Il bombardamento del 25 ottobre 1944

A Rovere i momenti più drammatici si ebbero con l’avvicinarsi del fronte e dei conseguenti combattimenti. Infatti mercoledì 25 ottobre 1944 sei cacciabombardieri alleati bombardano la casa della dogana e mitragliarono “perché avevano saputo di una radio emittente tedesca nella casa di Mazzavillani”. Nell’occasione persero la vita Arturo Guardigli, di 31 anni, meccanico, il colono Ermenegildo Mazzavillani e Venerando Fanti, di 57 anni per un colpo di mitraglia mentre abbeverava le mucche. Dal diario di don Giuliani si apprende che i morti furono portati in chiesa per le esequie il mattino seguente prima del levar del sole.
Due giorni dopo la località fu posta sotto il tiro dei cannoni inglesi e questa situazione continuò per diversi giorni. Mercoledì 8 novembre le artiglierie alleate, che sparavano dal Sanatorio di Vecchiazzano, da Ladino e da Fiumana tennero costantemente sotto tiro la zona della chiesa di Rovere, della dogana e di villa Giulianini. Tre giorni dopo, sabato 11 novembre, sempre sotto il tiro continuato delle artiglierie, la chiesa venne centrata da proiettili nella ancona dell’altare di San Pietro e nella sacrestia. Poiché era già stato colpito l’appartamento del 2° piano il parroco don Giuliani e gli sfollati si rifugiarono nella vicina capanna.

L’arrivo dei soldati alleati

Nelle ore successive furono colpite nuovamente la chiesa e la canonica. Inoltre sei caccia dell’aviazione alleata bombardarono le ville Giulianini e Talentoni e dalla dogana verso il canale fino a 30 metri dalla chiesa. Contemporaneamente mitragliarono da est ad ovest verso la chiesa e la canonica. Poco prima che arrivassero i primi inglesi, uno spezzone cadde vicino all’ingresso del rifugio ove si trovavano il parroco e gli sfollati.
L’arrivo della 46° Divisione britannica che liberò San Varano dai soldati tedeschi avvenne lunedì 13 novembre, quattro giorni dopo Forlì. Alle 8 i primi militari inglesi raggiunsero la canonica di Rovere. Si trattennero fino a sera, poi ripartirono in direzione di Petrignone e di Villagrappa.
Giuseppe Mengozzi scrive che Villa Rovere venne occupata dagli alleati dopo scontri avvenuti nelle case coloniche e nei campi, nei quali trovarono la morte un inglese, due polacchi e otto tedeschi.

-- -- --

# ATTIVITÀ DA SVOLGERE
[1] Trascrivi dal brano su Rovere nel 1944 tutto il testo che va da "Giuseppe Mengozzi scrive" giù fino a "e otto tedeschi.".
[2] Prosegui il brano su Rovere nel 1944, riprendendo subito dopo la sua ultima frase.

# DATI
-- -- --

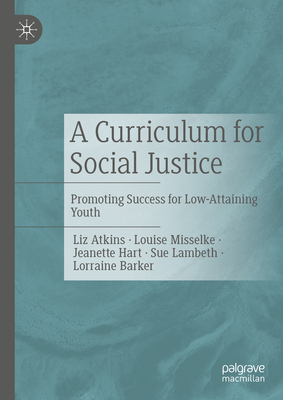 A Curriculum for Social Justice: Promoting Success for Low-Attaining Youth - Atkins, Liz, and Misselke, Louise, and Hart, Jeanette
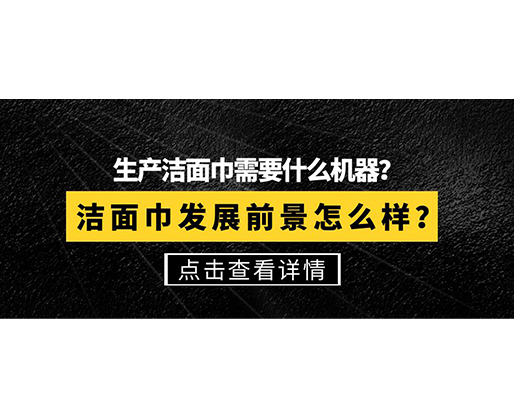 生產潔面巾需要什么機器？潔面巾發(fā)展前景怎么樣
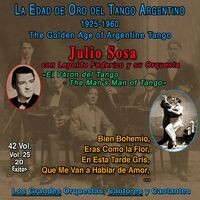 La Edad De Oro Del Tango Argentino - 1925-1960 (Vol. 25/42)
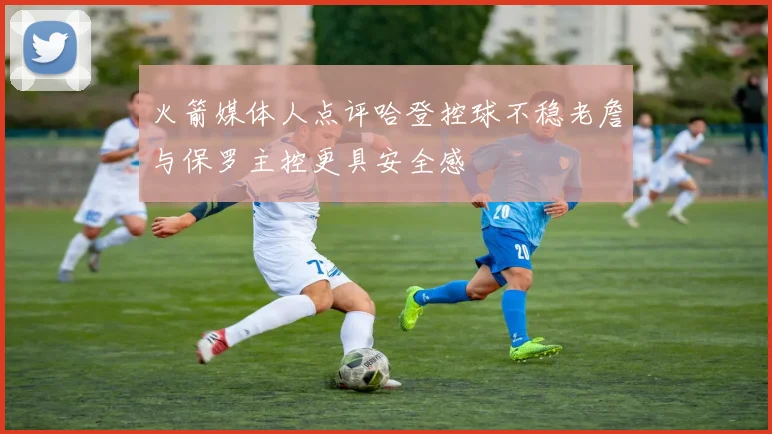 火箭媒体人点评哈登控球不稳老詹与保罗主控更具安全感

-- -- --

# RISPOSTE ALLE ATTIVITÀ
[1]
Giuseppe Mengozzi scrive che Villa Rovere venne occupata dagli alleati dopo scontri avvenuti nelle case coloniche e nei campi, nei quali trovarono la morte un inglese, due polacchi e otto tedeschi.

[2]
I rifugi scavati sotto la strada che costeggia il canale

Don Giuliani scrive nel suo diario che gli alleati spiegarono l’accanimento delle loro artiglierie contro la zona della chiesa di Rovere facendo presente che da lontano notavano un considerevole movimento di persone, anche durante i cannoneggiamenti. Si trattava di diversi sfollati che avevano scavato i rifugi sotto la strada del canale, vicino alla chiesa e che andavano a prendere l’acqua da bere nel pozzo ed a cuocere il pane nel forno della casa contadina della chiesa; forno che un tempo era nella disponibilità della quasi totalità delle abitazioni di campagna.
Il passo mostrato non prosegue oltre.